Nel settore della ristorazione e dell’accoglienza turistica (ristoranti, bar, hotel, catering, ecc.), le mance dei clienti costituiscono una componente rilevante – e spesso non formalizzata – dei compensi percepiti dal personale. Per lungo tempo in Italia è regnato il dubbio se tali mance debbano essere dichiarate ai fini fiscali, ossia se vadano considerate reddito imponibile per il lavoratore. La questione ha assunto risalto con casi eclatanti di accertamenti fiscali: emblematico il caso di un capo ricevimento in un hotel di lusso in Sardegna, al quale l’Agenzia delle Entrate contestò 84.000 euro di mance non dichiarate relative al 2007 . In primo grado, i giudici tributari locali gli avevano dato ragione ritenendo le mance non tassabili in quanto somme aleatorie e fuori dal rapporto contrattuale di lavoro . Tuttavia, la Corte di Cassazione è intervenuta stabilendo un importante principio di diritto: anche le mance lasciate dai clienti concorrono a formare il reddito del lavoratore dipendente e vanno quindi tassate . Questa pronuncia ha fatto scalpore nel settore e ha spinto il legislatore ad intervenire. A partire dal 2023, infatti, le mance in ristoranti, bar, hotel e attività analoghe sono soggette a un regime fiscale agevolato (imposta sostitutiva al 5%) entro determinati limiti , grazie a una norma ad hoc introdotta nella legge di bilancio 2023 e ulteriormente potenziata nel 2025 .

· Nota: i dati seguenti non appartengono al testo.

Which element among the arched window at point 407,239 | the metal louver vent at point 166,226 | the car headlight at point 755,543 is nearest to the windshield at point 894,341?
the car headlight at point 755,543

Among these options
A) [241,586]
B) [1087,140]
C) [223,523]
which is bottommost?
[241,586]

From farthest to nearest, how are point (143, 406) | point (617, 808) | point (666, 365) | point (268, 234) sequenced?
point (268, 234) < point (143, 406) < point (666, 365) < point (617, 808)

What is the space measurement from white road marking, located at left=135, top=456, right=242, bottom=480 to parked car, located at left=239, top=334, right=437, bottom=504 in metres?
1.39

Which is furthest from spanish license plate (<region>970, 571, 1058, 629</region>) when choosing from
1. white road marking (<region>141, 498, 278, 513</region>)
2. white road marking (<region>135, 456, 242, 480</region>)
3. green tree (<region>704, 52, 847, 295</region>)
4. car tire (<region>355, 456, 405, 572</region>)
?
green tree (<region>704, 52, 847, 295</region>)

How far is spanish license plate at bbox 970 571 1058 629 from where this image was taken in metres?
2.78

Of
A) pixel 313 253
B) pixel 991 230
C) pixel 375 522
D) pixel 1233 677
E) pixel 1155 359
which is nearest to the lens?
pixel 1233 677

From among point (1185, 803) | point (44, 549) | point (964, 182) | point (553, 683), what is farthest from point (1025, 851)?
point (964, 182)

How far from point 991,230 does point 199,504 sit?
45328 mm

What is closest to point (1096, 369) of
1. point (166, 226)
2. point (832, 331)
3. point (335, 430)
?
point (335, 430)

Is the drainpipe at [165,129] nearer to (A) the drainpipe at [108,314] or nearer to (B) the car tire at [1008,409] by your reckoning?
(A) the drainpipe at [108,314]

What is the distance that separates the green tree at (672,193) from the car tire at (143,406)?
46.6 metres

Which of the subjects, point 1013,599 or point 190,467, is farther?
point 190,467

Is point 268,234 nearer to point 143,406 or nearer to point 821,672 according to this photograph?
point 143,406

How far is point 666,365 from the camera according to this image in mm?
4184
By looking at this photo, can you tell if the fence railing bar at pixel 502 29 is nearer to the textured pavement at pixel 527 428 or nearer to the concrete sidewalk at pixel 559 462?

Scopo di questa guida. In questa guida approfondita – aggiornata ad agosto 2025 – esamineremo in dettaglio la normativa italiana sulle mance nel settore della ristorazione e dell’accoglienza, alla luce delle ultime novità legislative e giurisprudenziali. Ci focalizzeremo sui profili fiscali: cosa prevede la legge, come l’amministrazione finanziaria effettua gli accertamenti sulle mance non dichiarate e, soprattutto, come può difendersi il contribuente (dal cameriere al titolare di esercizio) destinatario di un avviso di accertamento per mance non dichiarate. Adotteremo un taglio avanzato – con riferimenti normativi puntuali (TUIR, circolari, sentenze) – ma con linguaggio chiaro e approccio pratico, fornendo esempi concreti, tabelle riepilogative e una sezione di domande e risposte per sciogliere i dubbi più comuni. Dal punto di vista del “debitore” (ossia del contribuente che si vede contestare imposte su mance non dichiarate) analizzeremo quali sono i suoi diritti, le strategie difensive e gli strumenti per ottenere giustizia o almeno attenuare le conseguenze fiscali.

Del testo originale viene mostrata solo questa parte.